We introduce a feature of no-signaling (Bell) nonlocal theories: namely, when a system of multiple parties manifests genuine nonlocal correlation, then there cannot be arbitrarily high nonlocal correlation among any subset of the parties. We call this feature complementarity of genuine multipartite nonlocality. We use Svetlichny's criterion for genuine multipartite nonlocality and nonlocal games to derive the complementarity relations under no-signaling constraints. We find that the complementarity relations are tightened for the much stricter quantum constraints. We compare this notion with the well-known notion of monogamy of nonlocality. As a consequence, we obtain tighter nontrivial monogamy relations that take into account genuine multipartite nonlocality. Furthermore, we provide numerical evidence showcasing this feature using a bipartite measure and several other well-known tripartite measures of nonlocality.

Figure 1

Plot of maximum achievable winning probability in a particular $S_n^j$ game, ${max}_{\mathcal{NS}}\left\{p\left(S_n^j\right)\right\}$, against the observed winning probability in another $S_n^i$ game, $p\left(S_n^i\right)$ (when $S_n^i$ and $S_n^j$ are not trivially complementary).

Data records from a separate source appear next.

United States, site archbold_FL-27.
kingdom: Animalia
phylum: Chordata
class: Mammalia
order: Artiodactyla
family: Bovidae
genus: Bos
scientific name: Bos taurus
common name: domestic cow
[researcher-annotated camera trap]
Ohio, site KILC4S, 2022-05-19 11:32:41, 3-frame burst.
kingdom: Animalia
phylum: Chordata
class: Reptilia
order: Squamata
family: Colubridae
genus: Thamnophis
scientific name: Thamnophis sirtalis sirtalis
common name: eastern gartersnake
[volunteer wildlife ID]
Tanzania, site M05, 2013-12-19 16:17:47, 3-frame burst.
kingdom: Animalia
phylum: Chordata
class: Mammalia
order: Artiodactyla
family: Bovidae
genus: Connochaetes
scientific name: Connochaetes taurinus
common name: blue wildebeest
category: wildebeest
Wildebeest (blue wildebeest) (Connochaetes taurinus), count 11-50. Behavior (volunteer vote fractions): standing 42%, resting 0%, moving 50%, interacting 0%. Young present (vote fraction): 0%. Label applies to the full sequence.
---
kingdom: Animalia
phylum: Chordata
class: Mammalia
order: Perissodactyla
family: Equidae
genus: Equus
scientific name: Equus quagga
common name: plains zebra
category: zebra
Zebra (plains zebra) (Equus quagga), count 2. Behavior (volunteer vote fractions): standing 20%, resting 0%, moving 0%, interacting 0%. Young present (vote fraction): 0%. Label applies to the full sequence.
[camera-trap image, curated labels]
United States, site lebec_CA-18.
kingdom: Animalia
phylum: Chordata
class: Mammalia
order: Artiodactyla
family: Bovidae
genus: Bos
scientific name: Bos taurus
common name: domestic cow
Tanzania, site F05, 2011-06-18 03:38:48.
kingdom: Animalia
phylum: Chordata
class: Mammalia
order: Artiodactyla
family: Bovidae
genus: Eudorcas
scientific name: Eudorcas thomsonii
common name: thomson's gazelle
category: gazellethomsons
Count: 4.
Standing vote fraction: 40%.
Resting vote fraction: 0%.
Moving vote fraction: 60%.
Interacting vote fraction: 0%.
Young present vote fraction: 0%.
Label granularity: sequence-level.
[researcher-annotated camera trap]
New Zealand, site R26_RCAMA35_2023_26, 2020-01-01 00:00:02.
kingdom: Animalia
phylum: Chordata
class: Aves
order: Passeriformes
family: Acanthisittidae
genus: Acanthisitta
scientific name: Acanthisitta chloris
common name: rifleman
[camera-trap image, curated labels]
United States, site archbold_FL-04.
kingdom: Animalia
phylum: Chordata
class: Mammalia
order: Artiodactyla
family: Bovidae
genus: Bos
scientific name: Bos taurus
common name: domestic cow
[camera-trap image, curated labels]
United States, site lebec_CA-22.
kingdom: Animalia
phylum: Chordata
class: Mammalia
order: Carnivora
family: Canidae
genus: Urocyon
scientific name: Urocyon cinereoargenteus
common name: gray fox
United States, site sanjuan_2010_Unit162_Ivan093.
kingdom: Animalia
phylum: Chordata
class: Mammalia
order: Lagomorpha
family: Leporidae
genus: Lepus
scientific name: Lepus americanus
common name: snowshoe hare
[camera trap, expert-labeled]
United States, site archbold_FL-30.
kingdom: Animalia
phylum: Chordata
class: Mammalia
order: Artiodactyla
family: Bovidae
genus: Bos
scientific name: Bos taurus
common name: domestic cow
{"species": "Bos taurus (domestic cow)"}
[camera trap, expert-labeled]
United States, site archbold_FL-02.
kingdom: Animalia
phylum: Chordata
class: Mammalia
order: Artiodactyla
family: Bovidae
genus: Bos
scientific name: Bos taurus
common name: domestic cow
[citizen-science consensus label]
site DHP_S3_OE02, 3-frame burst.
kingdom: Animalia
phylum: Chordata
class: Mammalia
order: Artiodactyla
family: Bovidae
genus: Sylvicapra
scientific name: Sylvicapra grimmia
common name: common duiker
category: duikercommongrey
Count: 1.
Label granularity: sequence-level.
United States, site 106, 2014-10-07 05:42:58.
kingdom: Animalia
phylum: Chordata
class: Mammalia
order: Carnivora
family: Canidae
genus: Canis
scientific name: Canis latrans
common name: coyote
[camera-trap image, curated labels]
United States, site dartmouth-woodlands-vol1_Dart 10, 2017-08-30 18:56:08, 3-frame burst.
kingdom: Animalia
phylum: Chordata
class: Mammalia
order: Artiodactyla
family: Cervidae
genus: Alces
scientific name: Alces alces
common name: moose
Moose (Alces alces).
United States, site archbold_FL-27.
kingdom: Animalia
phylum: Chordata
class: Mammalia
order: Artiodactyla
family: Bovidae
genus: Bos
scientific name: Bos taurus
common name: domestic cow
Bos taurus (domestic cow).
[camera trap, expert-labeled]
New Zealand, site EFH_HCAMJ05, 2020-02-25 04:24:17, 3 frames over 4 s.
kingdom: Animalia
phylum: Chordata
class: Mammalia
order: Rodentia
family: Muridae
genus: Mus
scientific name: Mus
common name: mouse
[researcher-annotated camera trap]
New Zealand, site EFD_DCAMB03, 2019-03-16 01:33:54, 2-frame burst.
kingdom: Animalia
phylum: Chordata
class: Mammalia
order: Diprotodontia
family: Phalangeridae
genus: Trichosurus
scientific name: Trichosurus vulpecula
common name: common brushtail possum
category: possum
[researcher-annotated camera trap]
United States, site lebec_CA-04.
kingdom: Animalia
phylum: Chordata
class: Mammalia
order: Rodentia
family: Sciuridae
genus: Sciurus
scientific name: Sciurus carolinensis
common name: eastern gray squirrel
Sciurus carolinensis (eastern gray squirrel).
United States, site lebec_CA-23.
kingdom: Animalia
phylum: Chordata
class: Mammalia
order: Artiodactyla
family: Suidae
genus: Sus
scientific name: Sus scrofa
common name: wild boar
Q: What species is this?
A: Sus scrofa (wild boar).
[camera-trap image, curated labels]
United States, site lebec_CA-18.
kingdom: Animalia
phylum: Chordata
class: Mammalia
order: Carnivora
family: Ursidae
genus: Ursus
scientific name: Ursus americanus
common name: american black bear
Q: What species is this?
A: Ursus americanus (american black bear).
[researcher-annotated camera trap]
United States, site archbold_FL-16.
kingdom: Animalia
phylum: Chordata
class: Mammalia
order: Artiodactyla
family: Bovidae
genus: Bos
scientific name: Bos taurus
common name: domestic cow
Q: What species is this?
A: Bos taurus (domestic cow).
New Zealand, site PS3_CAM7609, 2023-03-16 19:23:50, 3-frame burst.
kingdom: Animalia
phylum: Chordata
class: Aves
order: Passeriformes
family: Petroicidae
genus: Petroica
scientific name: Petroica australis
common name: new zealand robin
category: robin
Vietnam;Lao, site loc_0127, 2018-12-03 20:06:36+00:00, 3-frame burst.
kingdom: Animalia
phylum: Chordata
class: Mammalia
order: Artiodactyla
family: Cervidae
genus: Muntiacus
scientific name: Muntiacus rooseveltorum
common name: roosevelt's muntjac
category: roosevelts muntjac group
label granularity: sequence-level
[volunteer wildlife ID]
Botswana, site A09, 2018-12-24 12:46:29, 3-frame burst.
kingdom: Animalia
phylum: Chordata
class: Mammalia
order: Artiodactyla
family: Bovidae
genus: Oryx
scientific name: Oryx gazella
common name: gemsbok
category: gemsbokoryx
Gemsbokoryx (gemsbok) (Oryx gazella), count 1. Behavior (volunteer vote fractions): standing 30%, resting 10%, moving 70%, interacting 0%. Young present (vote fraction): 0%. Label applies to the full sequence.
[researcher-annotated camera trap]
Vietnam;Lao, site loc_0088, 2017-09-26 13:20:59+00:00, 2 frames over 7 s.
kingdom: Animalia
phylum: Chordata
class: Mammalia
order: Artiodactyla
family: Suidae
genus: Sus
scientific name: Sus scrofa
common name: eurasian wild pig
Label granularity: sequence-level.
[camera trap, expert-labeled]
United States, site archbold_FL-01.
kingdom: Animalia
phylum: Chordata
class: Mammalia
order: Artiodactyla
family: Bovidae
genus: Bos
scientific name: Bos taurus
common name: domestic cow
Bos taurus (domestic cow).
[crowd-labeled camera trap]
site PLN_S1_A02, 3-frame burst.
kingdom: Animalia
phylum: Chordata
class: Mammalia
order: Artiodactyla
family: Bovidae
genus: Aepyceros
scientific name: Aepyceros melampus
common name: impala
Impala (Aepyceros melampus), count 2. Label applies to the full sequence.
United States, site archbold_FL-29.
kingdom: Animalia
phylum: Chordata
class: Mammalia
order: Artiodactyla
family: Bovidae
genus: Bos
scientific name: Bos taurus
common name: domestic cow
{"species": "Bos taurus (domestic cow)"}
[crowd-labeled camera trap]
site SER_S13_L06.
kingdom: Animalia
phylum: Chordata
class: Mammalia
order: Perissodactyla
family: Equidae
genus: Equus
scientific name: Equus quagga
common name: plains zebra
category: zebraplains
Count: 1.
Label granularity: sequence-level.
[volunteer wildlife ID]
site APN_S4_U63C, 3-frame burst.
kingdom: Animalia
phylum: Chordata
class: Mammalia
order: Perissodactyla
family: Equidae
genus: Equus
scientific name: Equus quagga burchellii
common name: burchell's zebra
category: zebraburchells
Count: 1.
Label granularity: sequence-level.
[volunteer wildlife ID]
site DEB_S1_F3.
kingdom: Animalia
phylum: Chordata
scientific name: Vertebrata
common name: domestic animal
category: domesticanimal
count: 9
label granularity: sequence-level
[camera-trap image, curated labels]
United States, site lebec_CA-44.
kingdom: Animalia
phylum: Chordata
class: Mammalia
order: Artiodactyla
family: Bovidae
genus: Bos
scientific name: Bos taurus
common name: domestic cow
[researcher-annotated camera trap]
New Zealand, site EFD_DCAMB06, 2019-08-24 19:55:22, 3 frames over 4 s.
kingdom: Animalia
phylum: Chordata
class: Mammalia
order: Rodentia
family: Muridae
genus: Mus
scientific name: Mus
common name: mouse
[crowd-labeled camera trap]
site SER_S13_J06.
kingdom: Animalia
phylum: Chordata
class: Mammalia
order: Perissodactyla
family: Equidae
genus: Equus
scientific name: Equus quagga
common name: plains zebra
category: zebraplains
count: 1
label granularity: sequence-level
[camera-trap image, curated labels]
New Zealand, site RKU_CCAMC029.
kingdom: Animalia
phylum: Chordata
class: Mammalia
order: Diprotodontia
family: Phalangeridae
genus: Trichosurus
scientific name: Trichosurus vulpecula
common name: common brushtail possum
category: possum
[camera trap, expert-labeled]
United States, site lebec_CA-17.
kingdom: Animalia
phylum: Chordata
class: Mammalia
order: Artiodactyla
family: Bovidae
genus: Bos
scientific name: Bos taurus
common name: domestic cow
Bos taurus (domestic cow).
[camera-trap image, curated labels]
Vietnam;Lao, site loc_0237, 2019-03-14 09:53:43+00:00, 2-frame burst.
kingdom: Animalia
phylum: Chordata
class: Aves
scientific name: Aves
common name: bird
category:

Solid blue line, maximization over no-signaling probability distributions; dashed orange curve, quantum probabilities.

Figure 2

Plot of maximum achievable winning probability in a particular $S_k^j$ game, $max\left\{p\left(S_k^j\right)\right\}$, against the observed winning probability in an $S_n^i$ game, $p\left(S_n^i\right)$ [when $S_k^j\equiv S_n^i|({\mathcal{A}}_{n-k}=a,{\mathcal{B}}_{n-k}=b)$ for some $a,b\in \{0,1\}]$. Blue curve, maximization over no-signaling probability distributions; orange curve, quantum probabilities.

Figure 3

The proof sketch for Theorem 2. It utilizes Property 3, Property 4, and the relation presented in Theorem 1.

Figure 4

Extremal form of (a) monogamy of nonlocality versus (b) complementarity of genuine nonlocality in a bipartite and tripartite scenario.

Figure 5

Plot of maximum achievable value of the sum of winning probabilities of an $S_2$ game played between $A_1,A_2$ and $A_1,A_3$, $max\{p_{A_1{A}_2}\left(S_2\right)+p_{A_1{A}_3}\left(S_2\right)\}$, against the observed winning probability in an $S_3$ game, $p\left(S_3\right)$. Solid blue line, maximization over no-signaling probability distributions; dashed orange curve, quantum probabilities.

Figure 6

The curves of maximum achievable success probability in an $S_2$ game played between $A_1$ and $A_2$, $max\left\{p_{A_1,A_2}\left(S_2\right)\right\}$, against the winning probability in an $S_2$ game played between $A_1$ and $A_3$, $p_{A_1,A_3}\left(S_2\right)$, given different observed value of the winning probability in an $S_3$ game, $p_{A_1,A_2,A_3}\left(S_3\right)$: (a) no signaling and (b) quantum constraints. The first curve from the top corresponds to the topmost legend entry, the second curve to the second legend entry, and so on.

Figure 7

Plot of maximum achievable winning probability in a $S_2$ game, $max\left\{p\left(S_2\right)\right\}$ against some tripartite measures of nonlocality: (a) the observed winning probability in the $M_3$ game, $p\left(M_3\right)$; (b) the observed winning probability in the $N_3$ game, $p\left(N_3\right)$; (c) the observed value of Mermin's facet expression, $M{F}_3$; (d) The observed value of $I_3$; and (e) The observed winning probability in the GYNI game, $p\left(GYN{I}_3\right)$. For maximization over no-signaling probability distributions, the solid blue line, and for quantum probabilities, the dashed orange curve.